You Have to Win the Game is a freeware platformer by J. Kyle Pittman, released all the way back in 2012, inspired by early attempts at developing rudimentary, text-based games as well as modern indie releases such as VVVVVV and Super Meat Boy. You are trapped in a mysterious and highly hostile underground complex, full of treacherous lich monsters, spikes, and pools of water. On top of it all, you need to figure out the magic word and symbol! But even so, you know what needs to be done. You Have to Win the Game.

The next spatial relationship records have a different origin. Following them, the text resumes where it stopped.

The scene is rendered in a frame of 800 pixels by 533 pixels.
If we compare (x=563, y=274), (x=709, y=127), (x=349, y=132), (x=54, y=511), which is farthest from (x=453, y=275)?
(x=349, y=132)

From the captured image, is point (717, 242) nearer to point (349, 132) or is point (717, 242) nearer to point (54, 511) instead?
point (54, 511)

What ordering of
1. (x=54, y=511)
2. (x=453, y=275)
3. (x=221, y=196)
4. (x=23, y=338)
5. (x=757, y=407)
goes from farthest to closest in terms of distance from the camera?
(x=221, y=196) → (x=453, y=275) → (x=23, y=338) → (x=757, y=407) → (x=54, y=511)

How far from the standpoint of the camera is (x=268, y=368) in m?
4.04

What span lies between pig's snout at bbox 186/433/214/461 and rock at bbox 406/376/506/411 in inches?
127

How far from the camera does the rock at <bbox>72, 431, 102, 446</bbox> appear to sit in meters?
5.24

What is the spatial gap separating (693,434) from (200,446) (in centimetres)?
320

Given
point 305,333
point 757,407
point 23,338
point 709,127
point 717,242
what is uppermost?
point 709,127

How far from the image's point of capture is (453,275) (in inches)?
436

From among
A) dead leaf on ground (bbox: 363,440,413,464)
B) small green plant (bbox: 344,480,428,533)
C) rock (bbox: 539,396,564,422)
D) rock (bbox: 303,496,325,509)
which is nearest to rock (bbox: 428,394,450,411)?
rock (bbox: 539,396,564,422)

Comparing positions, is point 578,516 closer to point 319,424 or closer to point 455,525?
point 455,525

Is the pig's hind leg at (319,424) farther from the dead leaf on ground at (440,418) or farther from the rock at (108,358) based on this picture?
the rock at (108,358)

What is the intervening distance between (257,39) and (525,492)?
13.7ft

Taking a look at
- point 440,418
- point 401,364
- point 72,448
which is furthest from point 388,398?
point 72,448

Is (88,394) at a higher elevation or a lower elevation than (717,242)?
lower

Developer: Minor Key Games
Released: 6 May 2012
How do I win the Game?
You begin in a room. “You Have to Start the Game” is the caption you read at the bottom, which changes in each room
You’ll find a lot of scattered collectibles, separated by high walls or a wide pit of water. To get to these places, you must find upgrades, usually hidden near “bosses” who shoot bullets in a fixed way and cannot be hurt.
Is It Worth Winning?
You Have to Win the Game is more of a casual Metroidvania than the challenging trials of the indie games it’s inspired by. Though checkpoints and hazards are abundant, you respawn in less than a second if you get hurt. As such, the game isn’t too long with most rooms only being mildly challenging. You can always make it stressfully difficult through Playable Cat mode (9 lives before game over), YOLO mode (no deaths allowed) and play the Extra Spicy campaign. As such, you can consider the game to be a more accessible and easier brand of VVVVVV. The game is short, with playtimes averaging between an hour and two even for completionists. You might feel stuck and forced to double-check everywhere you’ve been as there’s no map, but once you do find an upgrade it feels exciting going to new places.
The magic word and symbol puzzle is probably bound to stump many players though, as it requires applying a function that the game never even remotely hints at. I wouldn’t blame you if you looked up a guide. In fact, I figured out the solution whilst writing this article!
You Have to Win the Game is Minor Key Games’ first rodeo at developing and releasing a game, and a successful one at that. It manages to capture the quiet and mysterious feeling of text-based games with modern indie games, all with utilization of VGA-style graphics that fit quite well in the era of the Commodores and Amigas.
If you have an hour or two to pop, you’ve got nothing to lose by playing this free game. And if you liked it enough, you could play its sequel, Super Win the Game!